▸ **Extrait du document**
- - -

Faut-il s’en étonner ? La new romance lesbienne gagne en qualité et arrive dans les librairies. Ce genre, codé et romanesque, réjouit les fans et attire un nouveau lectorat dégenré, ravi de lire de belles histoires qui ne finissent pas en meurtre sanguinolent. Marguerite Grimaud, autrice à succès, témoigne, entre deux séries de dédicaces.
Oui, elles aiment ça et elles disent haut et fort. Quand Marguerite Grimaud, pétulante autrice, se rend à une séance de dédicaces, elle fait face à des lectrices qui la congratulent avec chaleur, pour sa capacité à raconter de belles histoires, avec une qualité de plume déployée dans quatre (gros) ouvrages publiés. On vous voit venir, petits snobinards : un roman sentimental lesbien, est-ce que ça manquait ? Eh bien oui, franchement. Car il fait montre d’ un art consommé de la narration. La progression des sentiments, l’acmé du désir ou la peur de n’être pas aimé.e, tout est là. Comme face à une bonne comédie romantique, on se laisse emporter, c’est délicieux. Reines de cœur, la maison d’édition qui fête ses 10 ans, voulait « proposer des romances saphiques et des romans fantastiques, policiers, fantasy et de science-fiction ». Le succès est là, validé par les librairies LGBT, avec 89 romans publiés : 71 romans écrits par des autrices francophones et 18 oeuvres traduites. Le best-seller ? 6h22 Place 108, signée Clémence Albérie.

- - -

▸ **Données fournies**
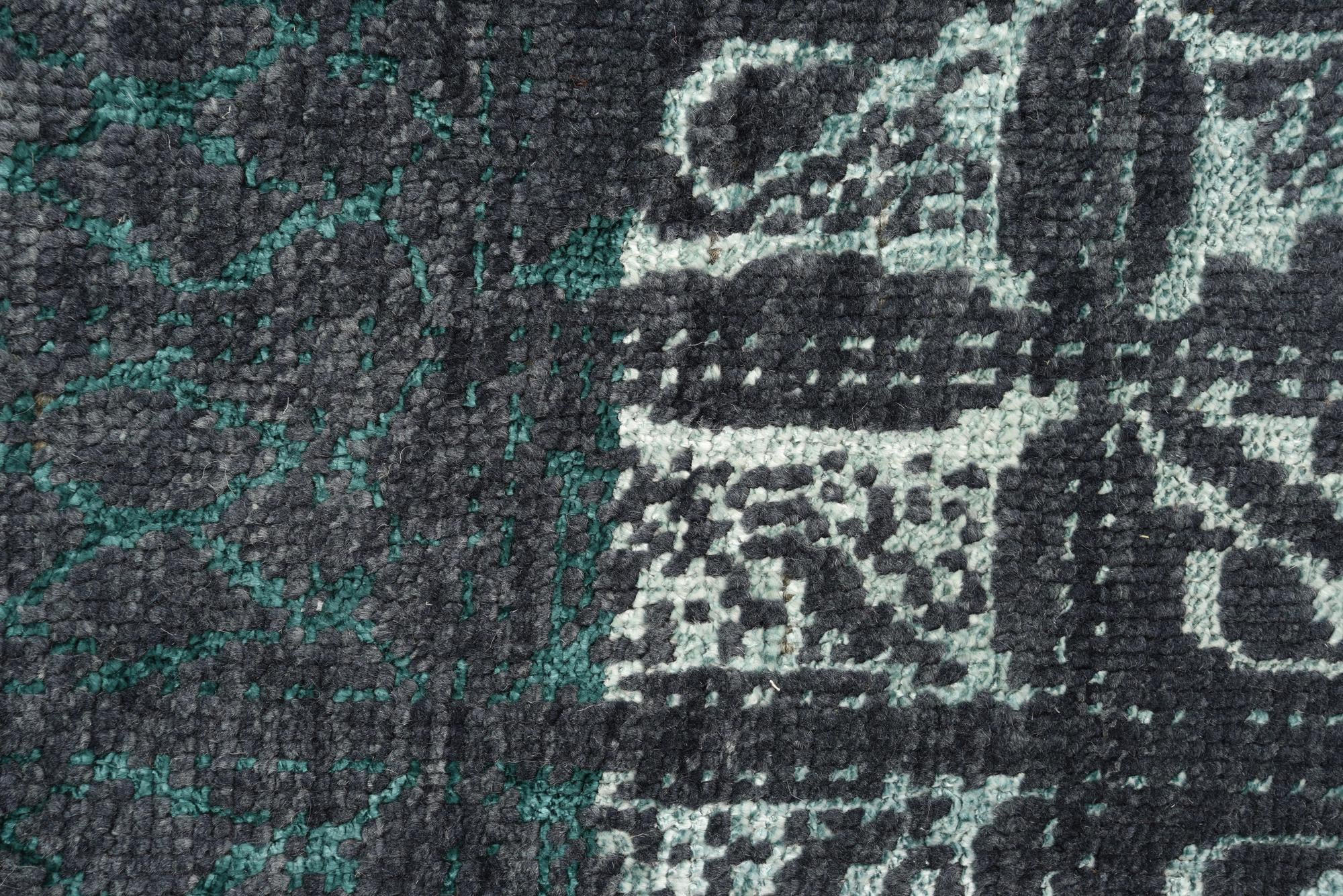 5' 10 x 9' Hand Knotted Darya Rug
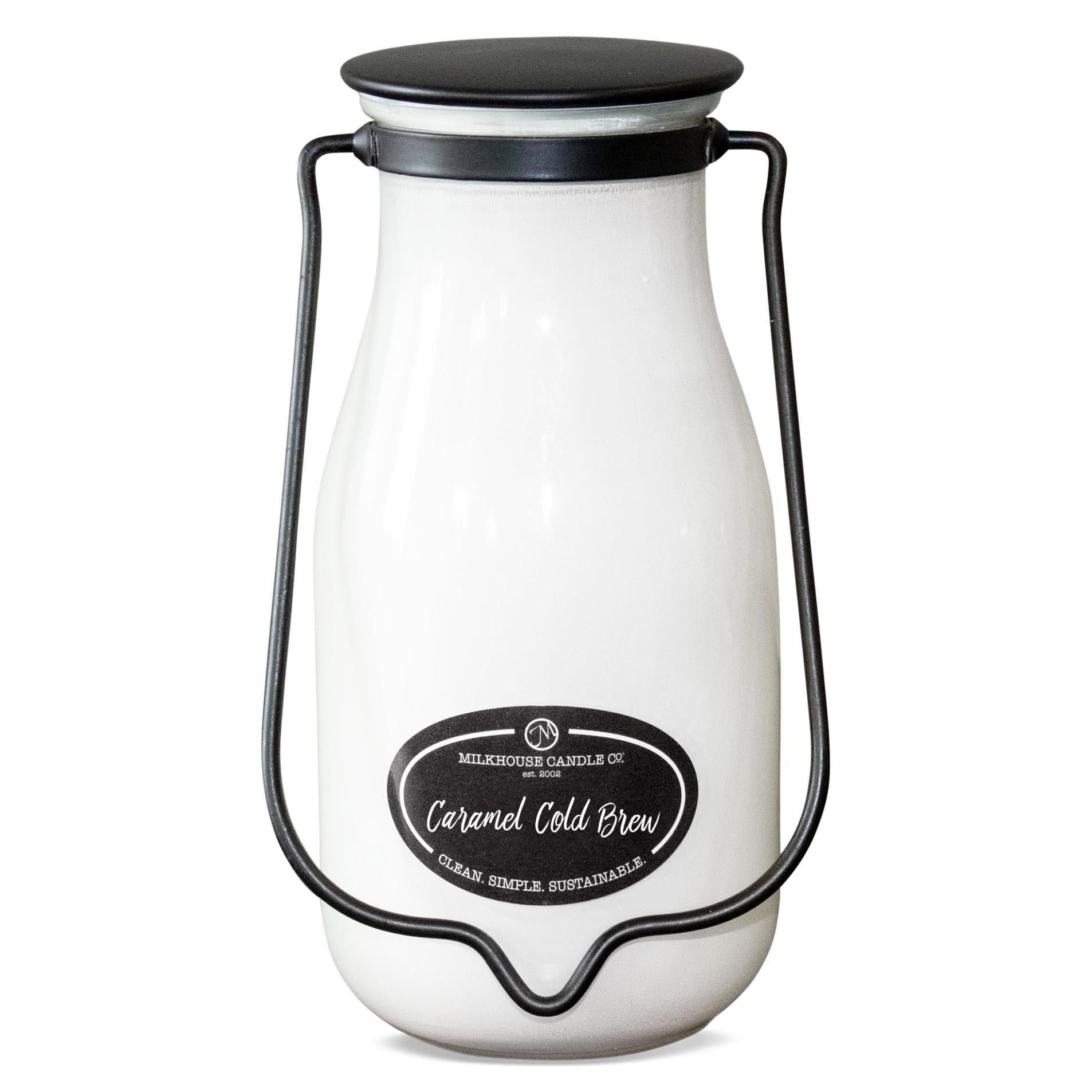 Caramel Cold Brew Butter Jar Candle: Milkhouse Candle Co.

- - -

▸ **Consigne**
Reprenez sous forme de liste plus courte le paragraphe de l'extrait qui débute par « Oui, elles aiment ça » en gardant ses faits essentiels.

▸ **Résultat de l'exercice**
- En séance de dédicaces, Marguerite Grimaud reçoit les félicitations chaleureuses de lectrices pour ses belles histoires et la qualité de plume de ses quatre (gros) ouvrages publiés.
- Le roman sentimental lesbien manquait vraiment, car il fait preuve d'un art consommé de la narration : progression des sentiments, acmé du désir, peur de n'être pas aimé.e. On s'y laisse emporter comme devant une bonne comédie romantique.
- Reines de cœur, maison d'édition qui fête ses 10 ans, voulait proposer des romances saphiques et des romans fantastiques, policiers, fantasy et de science-fiction.
- Son succès, validé par les librairies LGBT, compte 89 romans publiés : 71 écrits par des autrices francophones et 18 traduits.
- Son best-seller est *6h22 Place 108*, signé Clémence Albérie.